Digging a little deeper i was interested to see that on the 1860 map, the area is marked Causeystones, but on later maps called Causeystanes, the Scottish version of the name. Now, this may have due to the Scottish naming of the Blakelys building with Causeystanes engraved, so perhaps Causeystones as a name is slowly being forgotten? Most people do know the area now as Causeystanes not to be confused with the modern Blantyre street of the same name on the outskirts of the area.
On the old ordnance maps, the ground levels are marked on and i can see that nearby fields were higher, with the area of Causeystanes sitting in a dip. This naturally may have meant some bad drainage in that area and hence the need to reinforce the roads with some pavement stones or cobbles.

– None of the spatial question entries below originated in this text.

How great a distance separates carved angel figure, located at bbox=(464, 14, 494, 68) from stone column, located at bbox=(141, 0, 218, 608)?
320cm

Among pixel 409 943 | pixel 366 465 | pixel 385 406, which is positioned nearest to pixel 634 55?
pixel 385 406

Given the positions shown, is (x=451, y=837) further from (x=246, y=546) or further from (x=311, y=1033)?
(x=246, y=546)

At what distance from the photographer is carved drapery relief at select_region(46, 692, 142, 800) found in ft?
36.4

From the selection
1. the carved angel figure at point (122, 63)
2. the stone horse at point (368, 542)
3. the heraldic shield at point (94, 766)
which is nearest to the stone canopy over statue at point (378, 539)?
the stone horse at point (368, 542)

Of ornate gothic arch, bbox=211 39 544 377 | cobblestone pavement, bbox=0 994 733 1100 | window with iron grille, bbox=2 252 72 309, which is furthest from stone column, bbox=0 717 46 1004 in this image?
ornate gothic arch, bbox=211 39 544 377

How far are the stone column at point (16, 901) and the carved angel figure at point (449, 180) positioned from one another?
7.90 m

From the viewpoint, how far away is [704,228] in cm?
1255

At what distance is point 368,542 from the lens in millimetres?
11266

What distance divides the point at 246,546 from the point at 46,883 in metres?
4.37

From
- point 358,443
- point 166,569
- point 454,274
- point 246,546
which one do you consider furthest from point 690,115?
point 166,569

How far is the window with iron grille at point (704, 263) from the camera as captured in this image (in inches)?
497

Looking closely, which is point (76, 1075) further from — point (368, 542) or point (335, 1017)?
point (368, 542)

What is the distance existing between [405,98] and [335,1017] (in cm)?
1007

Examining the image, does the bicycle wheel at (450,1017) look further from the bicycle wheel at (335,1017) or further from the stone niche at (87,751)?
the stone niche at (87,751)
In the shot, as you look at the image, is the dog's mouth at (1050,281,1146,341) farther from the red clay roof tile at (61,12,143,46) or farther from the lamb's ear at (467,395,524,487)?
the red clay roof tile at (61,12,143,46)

There is another strong theory as to how this area got it’s name. On the old 1860 map, again long before the buildings were named, there is a note saying “Check – TP – Toll Point”. An old tollboth looks very likely as being situated at the end of Broompark Road, actually on Main Street. Broompark Road and Main Street were 2 very prominent streets in the emerging , growing town and in the 1600s and 1700s (possibly even 1800s too), the roads connected Lanarkshire to Glasgow, with Broompark leading directly to Pathfoot (Pech Brae) and onwards to Glasgow. The crossing point was certainly an ideal position to erect a toll booth and TAX visitors with carts , sums of money to pass through. This would not have applied to local businesses, but certainly would if you were passing through from other towns. With “heavy horse traffic” passing through frequently, the road and pavements in this area would have to have been upgraded, reinforced with stone, hence the need for causey stanes, or cobbles. Indeed it was a requirement of law for local shops and businesses to upgrade the immediate pavement area outside their premises. No councils existed then and people were responsible for the upkeep of their own pavement area. If they were trampled on, or used by non locals, the businesses according to legislation of the 1700’s were entitled by law to collect these tolls from anybody who drove carriages or carts, hence the need for the tollbooth and the birth of the name Causeystanes.